At that point I had choices...Get up every hour and start the engine; hope there was enough antifreeze; get mad because things weren't working out; get over it, go back home and then go down to the Snake River the next day and fish for crappie and bass. It wasn't easy...I really wanted trout. The sun was gone and my cold fingers hurt while reloading the pickup.

With thoughts of cracked engine blocks crossing my mind, I reluctantly headed back down the dark, twisting gravel road. Once when sailing in Mexico, we'd left port with a destination in mind only to return in a few hours wet and cold. This was a repeat performance, but without the anger I'd had thirty years before.

The next morning I headed toward the river. My expectation? Lots of crappie, a few bass from the kayak or float tube and, maybe, two or three trout in the next three days. I drove along my favorite trout stream on the way. Miles of creek front property had been bought or leased for cattle grazing and "NO TRESPASSING" signs were posted. My luck on that creek had always been excellent in the spring when the trout were moving up to spawn. We hadn't arrived until late June, the water had been low, with my expectations even lower, so I hadn't tried.

I knew a couple of miles weren't posted but expected the fish to have moved back into the river. Celinda had asked more than once why I didn't try fishing it anyway. This time I did, even though it was midday, the sun was on the water, it was hot and I didn't expect to catch anything.

After changing from jeans to a wet suit bottom and surf socks, I picked my way down the bank, hand over hand. Limbs from large trees hung over the game trail and pushing one aside, I came face to face with a doe and two half grown fawns. I'd been hanging on to whatever was available to keep from pitching headlong down the bank.

The doe and fawns did a midair 180º turn, headed down the bank at full speed, crossed the creek on the run and disappeared into the trees. Slipping, sliding and doing a five point butt skid before reaching the creek, I wondered how the deer did it.

I've caught big tuna and Mahi-mahi while under sail, lake and river fishing is fun from a kayak or float tube, crappie are decent fighters and bass put up a better battle than them or trout, but stream fishing with flies is more challenging, more Zen.

Fly fishing isn't just baiting a hook and waiting. Catching fish with flies you've tied yourself on barbless hooks is fulfilling. Catching and releasing them feeds the soul. Once while teaching fly casting, a student who couldn't get the hang of it said I looked like a damn ballet dancer. My reply to her was, "Thanks, they're both art forms."

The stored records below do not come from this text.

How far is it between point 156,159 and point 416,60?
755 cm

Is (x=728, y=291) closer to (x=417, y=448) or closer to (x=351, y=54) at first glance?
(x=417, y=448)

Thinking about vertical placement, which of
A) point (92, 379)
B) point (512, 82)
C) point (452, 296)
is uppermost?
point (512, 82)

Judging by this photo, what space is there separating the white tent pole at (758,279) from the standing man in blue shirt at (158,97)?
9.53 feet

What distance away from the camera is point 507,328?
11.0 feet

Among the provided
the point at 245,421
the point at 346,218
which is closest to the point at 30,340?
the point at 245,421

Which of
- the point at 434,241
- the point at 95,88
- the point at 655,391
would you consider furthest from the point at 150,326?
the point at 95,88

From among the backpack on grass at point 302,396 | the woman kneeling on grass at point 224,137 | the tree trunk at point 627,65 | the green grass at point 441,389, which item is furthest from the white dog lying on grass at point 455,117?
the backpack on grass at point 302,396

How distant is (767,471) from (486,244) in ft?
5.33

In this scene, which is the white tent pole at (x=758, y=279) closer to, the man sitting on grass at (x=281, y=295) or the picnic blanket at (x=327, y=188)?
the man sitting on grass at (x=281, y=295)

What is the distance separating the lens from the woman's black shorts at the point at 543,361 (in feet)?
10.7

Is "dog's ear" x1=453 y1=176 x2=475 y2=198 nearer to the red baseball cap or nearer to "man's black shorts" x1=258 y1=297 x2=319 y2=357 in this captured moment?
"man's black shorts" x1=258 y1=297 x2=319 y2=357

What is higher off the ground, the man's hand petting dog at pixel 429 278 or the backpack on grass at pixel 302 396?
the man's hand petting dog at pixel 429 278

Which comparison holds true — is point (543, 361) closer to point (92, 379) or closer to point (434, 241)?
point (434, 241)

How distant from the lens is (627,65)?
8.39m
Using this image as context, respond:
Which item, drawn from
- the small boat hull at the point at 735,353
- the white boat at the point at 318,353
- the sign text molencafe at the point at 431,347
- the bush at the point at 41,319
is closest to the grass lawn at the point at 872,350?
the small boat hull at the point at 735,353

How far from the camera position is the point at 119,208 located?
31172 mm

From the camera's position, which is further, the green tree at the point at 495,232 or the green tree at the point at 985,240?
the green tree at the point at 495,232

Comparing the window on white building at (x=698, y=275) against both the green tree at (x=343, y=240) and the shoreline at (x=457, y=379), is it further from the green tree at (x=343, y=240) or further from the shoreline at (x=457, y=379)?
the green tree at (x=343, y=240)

The successful fly fisherman not only has to know how to fly cast, they have to know which fly the fish will accept, has to be able to read the water, know where fish are at that particular time of day, what effects the weather will have on where the fish are, whether fishing upstream, across stream or downstream will be best when dovetailed with all the other information and criteria and a few tricks that very few ever take time to learn or discover. Fly fishing is satorii: T'ai Chi applied.
The next hour was sheer bliss and produced twelve trout over twelve inches, most between fourteen and sixteen inches and three over sixteen. The three day trout total was fifty or sixty hooked, thirty-six caught and released, three bass from the kayak on the river and, even though I fished for them one morning where I've caught hundreds, no crappie.

By allowing life to be, we can exceed our expectations.